サービスタイム
毎日1000文字を目標に続きを書いています。
次回の更新は明日です。
「あ、あの。もう一度だけ言っていただいてもいいですか? 私のことを大事にするって」
「ロザリアのことを一生大事にする」
「……っ!」
その瞬間、ロザリアの顔が茹でダコのように真っ赤になり――――
「ロザリア?」
「み、見ないでください……!」
俺の視線から逃れるように、ますます体を密着させてきた。
「脇の下に顔を突っ込まないでほしいんだけど」
「駄目です。今はちょっと、顔をお見せできないというか」
恥ずかしくて、俺と目を合わせられないらしい。
「それじゃあ、待っている間、体を触ってもいいか?」
「どうぞ」
「いいのかよ」
今のロザリアには、体を触られることよりも、顔を見られることの方が恥ずかしいようだ。
そういうことなら、遠慮する必要はない。
なにしろ、ロザリアは俺の婚約者で、しかも、本人の許可が出ているのだ。
今なら、何をしてもセクハラにはならない。
「うへへ」
「……その笑い方はちょっと」
俺はロザリアにドン引きされながら、髪や耳を触ったり、肩や背中や脇腹を撫でたりした。

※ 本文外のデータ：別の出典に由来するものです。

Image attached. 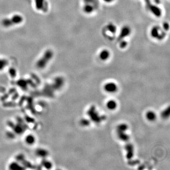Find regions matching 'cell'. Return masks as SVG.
<instances>
[{"mask_svg":"<svg viewBox=\"0 0 170 170\" xmlns=\"http://www.w3.org/2000/svg\"><path fill=\"white\" fill-rule=\"evenodd\" d=\"M23 20L22 17L19 15H16L11 18L5 19L2 21V24L5 27H9L21 23Z\"/></svg>","mask_w":170,"mask_h":170,"instance_id":"obj_1","label":"cell"},{"mask_svg":"<svg viewBox=\"0 0 170 170\" xmlns=\"http://www.w3.org/2000/svg\"><path fill=\"white\" fill-rule=\"evenodd\" d=\"M53 53L51 50H48L46 51L42 57L40 59L37 63V65L38 67H42L44 66L52 58L53 56Z\"/></svg>","mask_w":170,"mask_h":170,"instance_id":"obj_2","label":"cell"},{"mask_svg":"<svg viewBox=\"0 0 170 170\" xmlns=\"http://www.w3.org/2000/svg\"><path fill=\"white\" fill-rule=\"evenodd\" d=\"M104 88L105 91L109 93H114L118 90V86L116 84L112 82L106 83L104 85Z\"/></svg>","mask_w":170,"mask_h":170,"instance_id":"obj_3","label":"cell"},{"mask_svg":"<svg viewBox=\"0 0 170 170\" xmlns=\"http://www.w3.org/2000/svg\"><path fill=\"white\" fill-rule=\"evenodd\" d=\"M156 114L153 111H149L146 113V119L150 122H153L156 119Z\"/></svg>","mask_w":170,"mask_h":170,"instance_id":"obj_4","label":"cell"},{"mask_svg":"<svg viewBox=\"0 0 170 170\" xmlns=\"http://www.w3.org/2000/svg\"><path fill=\"white\" fill-rule=\"evenodd\" d=\"M106 107L109 110H114L117 107V103L114 100H110L106 103Z\"/></svg>","mask_w":170,"mask_h":170,"instance_id":"obj_5","label":"cell"},{"mask_svg":"<svg viewBox=\"0 0 170 170\" xmlns=\"http://www.w3.org/2000/svg\"><path fill=\"white\" fill-rule=\"evenodd\" d=\"M108 53H106L104 52H102V53L100 54V58L102 60H106L108 58Z\"/></svg>","mask_w":170,"mask_h":170,"instance_id":"obj_6","label":"cell"},{"mask_svg":"<svg viewBox=\"0 0 170 170\" xmlns=\"http://www.w3.org/2000/svg\"><path fill=\"white\" fill-rule=\"evenodd\" d=\"M81 124L83 125V126H87L88 125H89L90 122L88 120H85V119H83L81 121Z\"/></svg>","mask_w":170,"mask_h":170,"instance_id":"obj_7","label":"cell"}]
</instances>
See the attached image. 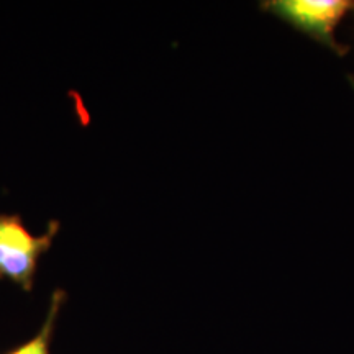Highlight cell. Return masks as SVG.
Wrapping results in <instances>:
<instances>
[{
    "mask_svg": "<svg viewBox=\"0 0 354 354\" xmlns=\"http://www.w3.org/2000/svg\"><path fill=\"white\" fill-rule=\"evenodd\" d=\"M348 81H349V84H351L353 88H354V77L353 76H348Z\"/></svg>",
    "mask_w": 354,
    "mask_h": 354,
    "instance_id": "cell-4",
    "label": "cell"
},
{
    "mask_svg": "<svg viewBox=\"0 0 354 354\" xmlns=\"http://www.w3.org/2000/svg\"><path fill=\"white\" fill-rule=\"evenodd\" d=\"M66 302V292L63 289H56L53 292L50 300V308H48L46 318H44L41 328L37 335L28 342L19 344V346L12 348L10 351L3 354H51V342L53 335H55L56 320L59 315L61 308Z\"/></svg>",
    "mask_w": 354,
    "mask_h": 354,
    "instance_id": "cell-3",
    "label": "cell"
},
{
    "mask_svg": "<svg viewBox=\"0 0 354 354\" xmlns=\"http://www.w3.org/2000/svg\"><path fill=\"white\" fill-rule=\"evenodd\" d=\"M59 230V221H48L43 234H32L20 215L0 214V279L30 292L39 258L50 250Z\"/></svg>",
    "mask_w": 354,
    "mask_h": 354,
    "instance_id": "cell-1",
    "label": "cell"
},
{
    "mask_svg": "<svg viewBox=\"0 0 354 354\" xmlns=\"http://www.w3.org/2000/svg\"><path fill=\"white\" fill-rule=\"evenodd\" d=\"M259 7L335 55H348L349 46L336 41L335 32L354 10L353 0H264Z\"/></svg>",
    "mask_w": 354,
    "mask_h": 354,
    "instance_id": "cell-2",
    "label": "cell"
}]
</instances>
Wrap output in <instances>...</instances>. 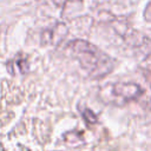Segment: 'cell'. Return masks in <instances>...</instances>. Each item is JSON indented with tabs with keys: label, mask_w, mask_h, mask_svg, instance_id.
Instances as JSON below:
<instances>
[{
	"label": "cell",
	"mask_w": 151,
	"mask_h": 151,
	"mask_svg": "<svg viewBox=\"0 0 151 151\" xmlns=\"http://www.w3.org/2000/svg\"><path fill=\"white\" fill-rule=\"evenodd\" d=\"M67 50L91 78H103L113 70V59L86 40H73L68 44Z\"/></svg>",
	"instance_id": "obj_1"
},
{
	"label": "cell",
	"mask_w": 151,
	"mask_h": 151,
	"mask_svg": "<svg viewBox=\"0 0 151 151\" xmlns=\"http://www.w3.org/2000/svg\"><path fill=\"white\" fill-rule=\"evenodd\" d=\"M111 92L114 97L119 98L123 100V103H126V101H131L136 98H138L143 90L134 83H130V81H126V83H116L112 85L111 87Z\"/></svg>",
	"instance_id": "obj_2"
},
{
	"label": "cell",
	"mask_w": 151,
	"mask_h": 151,
	"mask_svg": "<svg viewBox=\"0 0 151 151\" xmlns=\"http://www.w3.org/2000/svg\"><path fill=\"white\" fill-rule=\"evenodd\" d=\"M8 72L12 74H18V73H26L28 71V61L25 57L18 55L15 59L11 60L7 64Z\"/></svg>",
	"instance_id": "obj_3"
},
{
	"label": "cell",
	"mask_w": 151,
	"mask_h": 151,
	"mask_svg": "<svg viewBox=\"0 0 151 151\" xmlns=\"http://www.w3.org/2000/svg\"><path fill=\"white\" fill-rule=\"evenodd\" d=\"M81 114H83V117H84V119H85V122L87 124H94V123H97V116L90 109H87V107L81 109Z\"/></svg>",
	"instance_id": "obj_4"
},
{
	"label": "cell",
	"mask_w": 151,
	"mask_h": 151,
	"mask_svg": "<svg viewBox=\"0 0 151 151\" xmlns=\"http://www.w3.org/2000/svg\"><path fill=\"white\" fill-rule=\"evenodd\" d=\"M72 1H76V0H72Z\"/></svg>",
	"instance_id": "obj_5"
}]
</instances>
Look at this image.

胸と尻を触らなかったのは武士の情け――――ではなく、胸は触るまでもなく体に押し付けられているからであり、尻は腕枕のせいで体が固定されてしまい、単純に手が届かなかったからだ。
「……あの、覇王丸様。もう、よろしいですか?」
「いいぞ」
そうこうしているうちにロザリアが落ち着きを取り戻したため、サービスタイムは終わりを迎えてしまった。
「満足した」
「そ、そうですか」
なんだか子供みたいな感想ですね、と。
ロザリアは苦笑いを浮かべながら呟いたが、実際、そんなものだと思う。
「美味い飯を食べて、ふかふかのベッドがあって、ロザリアがすぐ横にいるんだぞ。こんなの三大欲求の完全制覇じゃないか」
「そうですか。三大欲求……というのは、よく分かりませんけど」
三大欲求とは、食欲(美味い飯)と、睡眠欲と、性欲のことだ。
俺に性欲の化身として扱われたことなど露ほども気づいていない様子で、ロザリアは心臓の音を確かめるように、俺の胸に手を乗せた。
(これ、ライカもたまに同じことをするんだよな……)
心臓の鼓動を確かめることに、何か特別な意味でもあるのだろうか?
そのことを尋ねると、
「特別な意味はありませんよ。……ただ、こうすると、安心するんです」
ロザリアは穏やかに微笑みながら答えた。
「……覇王丸様、先程の話の続きですけど」
「何だ?」
「覇王丸様に助けていただいて、私は本当に幸せなんです。だから、覇王丸様は私のことで、負い目を感じる必要はまったくありません。ライカちゃんとヒナちゃんも、きっと同じように考えているはずですよ」
間違いありません、と。
ロザリアは自信たっぷりに断言した。
「私はあの二人のように、覇王丸様の旅のお役に立つことはできませんから……。そのことは悔しいですけど、でも、覇王丸様がいつ帰ってきてもいいように、留守番をしています。夫の留守を預かるのは、妻の務めですから」
「それ、流行ってんの?」
「ふふ。ライカちゃんに教えてもらいました」
「あいつ……」
ヒナだけでは飽き足らず、いつの間にか俺の知らないところでロザリアにも正妻の心構えを説いていたらしい。
「先輩風を吹かせやがって……。まあ、別にいいんだけど」
俺が苦笑すると、つられるようにロザリアも笑った。
「抜け駆けをするつもりはありませんけど……。でも、こんなふうに二人きりになれた時は、甘えてもいいですよね?」
「いいぞ。ヒナがいなかったら、もっとエロいことをするつもりだったし」
「っ!」
また、ロザリアの顔が茹でダコのように赤くなった。
「それは、その……。その時がきたら……頑張るといいますか……」
「頑張る? 具体的には?」
「い、言えません……!」
どうしてそんな意地悪なことを言うんですか、と。
ロザリアは恨みがましい視線を向けてきたが、そんなの俺が意地悪だからに決まっている。
それっきり、ロザリアはへそを曲げてしまったらしく、俺に抱きつくように密着したまま、何を話し掛けても返事をしなくなってしまった。
俺もなんだかんだ疲れていたので、最後は腕枕をしている方の手でロザリアを抱きかかえるようにして、その日は眠りに付いた。
感心したのは、翌朝、俺が目を覚ました時、ロザリアはいつの間にか隣のベッドに戻っており、まるで仲の良い姉妹のようにヒナと寄り添って眠っていたことだ。
そんな感じで、久しぶりの里帰りは終わった。